I have always hidden my broken branches.

In middle school, while girls giggled about their first kisses and sexual experiences, I struggled to know enough to be cool and not enough to be considered a slut.

When I was triggered by my relationship with people, places or things in the world, I withdrew. I asked my mother to pretend to tell me that I couldn’t go out so I could avoid seeing anyone.

I didn’t know the word ‘trigger’ at the time though.

As we approach the 6 month anniversary of The Firecracker Foundation, I have experienced what I can only compare to the feeling of astonishment. After we met our fundraising goal last year, I felt stunned.

I felt paralyzed. I didn’t want to move. I didn’t want to breathe, or bend or stretch.

I wanted to be still.

What is this that I am feeling?
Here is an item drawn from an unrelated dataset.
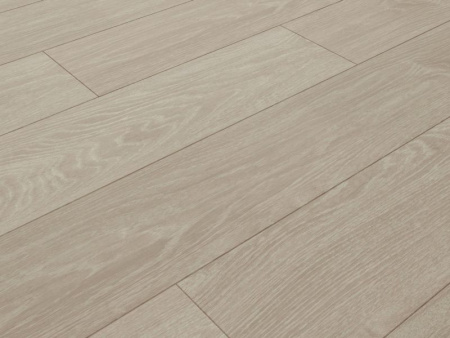 SPC ламинат Alta Step Gusto Дуб Мильфей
Why am I afraid to move?

I felt as if my movement would shatter the world.

I felt like if I stretched everyone would finally see all of the broken branches at my feet. I felt like my warm breath would melt the snow that had hidden them so well.
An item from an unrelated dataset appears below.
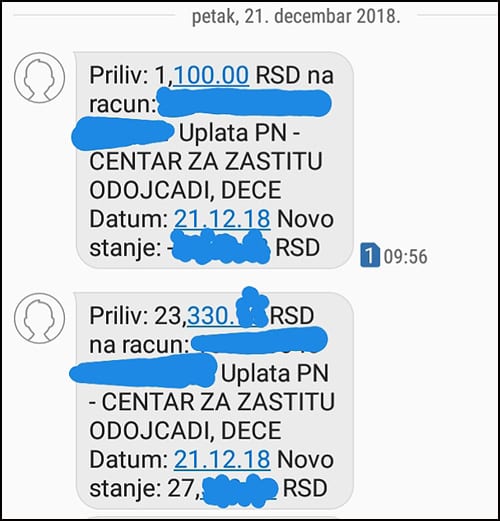 ko-finansira-vojsku-2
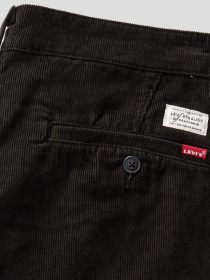 Штани Levi's модель 17196;0136 Фото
Because I am broken. Right?

That’s what I’ve been surviving. I’ve been healing all of the things torn away from me in childhood. I’ve been mending, bandaging and wrapping up wounds.

I’ve been hoping, for the most part, that I hid it well.

Look at that smile. Look at that capable, smart, creative girl. Look at that mother and wife. Look at that derby girl. Look at that giving, compassion loving lady.

Look but don’t look down. There are branches scattered all around me.

Sure, I’ve shared pieces of what I’m healing and where in this blog. I’ve definitely had tearful heart to hearts with friends too.

I still maintain that I have never met a thought I couldn’t share.

However, in some ways I’m still that 8-year-old girl hoping no one notices she’s really just dirty and broken.

Some of the branches I lopped off myself. Self destruction and worthlessness can make you try and burn off the things you’ve been convinced are wrong with you. True or not, the shears come out and you prune like Edward Scissorhands to make yourself normal like everyone else.

Or normal like no one else but less like you.

Here I am after the launch of an incredibly supported and embraced foundation and I am feeling through it all.

What is this frozen, stunned, catatonic state? Why does this growth and expansion make me so uncomfortable? Where has this journey brought me?

It has brought me to discover and examine the possibility that maybe, just maybe, I am not broken.

Maybe the branches at my feet are broken but I am still the tall, sweeping willow tree.

Is it possible that I have been hiding a secret deformation that never existed in the first place?

Is it possible that the abuse I suffered did not make me inherently dirty, misshapen, worthless, incompetent or broken at the core?

It is possible.

It is possible to heal from an injury without always thinking that injury somehow makes you a lesser human being.

It is possible for branches to break off of a strong, living tree. It is possible to love the deep, digging roots, the thick trunk and the wide spreading canopy of leaves without assessing it a lower value because of unexpected and undeserved losses.

I’m still pulling the word broken out of my trunk like a fence line tangled too close.

I’m figuring this one out. I’m letting it sink in.

It’s a whisper. It’s a half question, a wonderment. It’s the possibility that I made a false agreement with myself under duress.

I’m toying with a declaration:

I am not broken.

From the roots to the tree, let it be.